§ What this exercise asks
1. Using the Don Abbondio passage, explain why the reader can recognize the bravoes whenever they appear except when the edicts describe them. Answer in one to three sentences.
2. Reproduce the Don Abbondio passage verbatim from "At this point" to "few essential episodes.".

=== Selected text ===

At this point we would be advised to go through the entire novel to see if our hypothesis holds, whether it is true that at every stage there is this clear opposition between natural semiosis and language. It will be sufficient for now, however, to verify it in a few essential episodes.

14.3. The Meeting with the Bravoes

Don Abbondio has lived, and he is able to interpret many signs. He comes on the scene exhibiting the sign par excellence, the index finger, which he places in his breviary (per segno, as a sign, Manzoni naturally remarks). He passes an example of visual communication, a clumsily painted tabernacle, in which there can be no doubt that certain “long, snaky shapes with pointed ends … were meant by the artist and understood by the local inhabitants to be flames” (p. 27), and he sees “something he did not expect or want to see at all” (p. 28). Don Abbondio’s entire life, lived under the sign of tranquility, rests upon his faith in tried and true patterns of action, habitual frames and scenarios; and his tragicomedy begins the moment these expectations are frustrated—from then on he starts to see a number of things that he could never have expected, including a scoundrel who becomes a saint. Don Abbondio immediately recognizes the bravoes by “certain unmistakable signs”—their dress, their attitudes, their appearance—“which left no doubt about what they were” (p. 28). There follows the famous description of the bravoes, on the strength of which the reader will be able to recognize them every time they appear in the novel—except when they are described in words by the edicts, because from that confused set of injunctions, threats, and prescriptions the descriptions that emerge are vague and poorly defined.

=== Available data ===

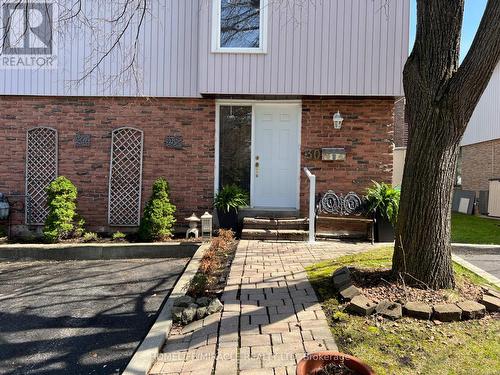 30 - 59 Kenninghall Boulevard, Mississauga, ON - Outdoor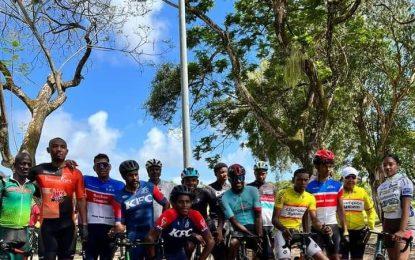 Beacon Café ‘Paceline’ cycling race hails new Senior’s 35-laps record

===

§ Replies
1. The edicts describe the bravoes in words drawn from a confused set of injunctions, threats, and prescriptions, so the descriptions that emerge are vague and poorly defined. The reader therefore cannot rely on them, unlike the famous description that makes the bravoes recognizable everywhere else in the novel.

2.
At this point we would be advised to go through the entire novel to see if our hypothesis holds, whether it is true that at every stage there is this clear opposition between natural semiosis and language. It will be sufficient for now, however, to verify it in a few essential episodes.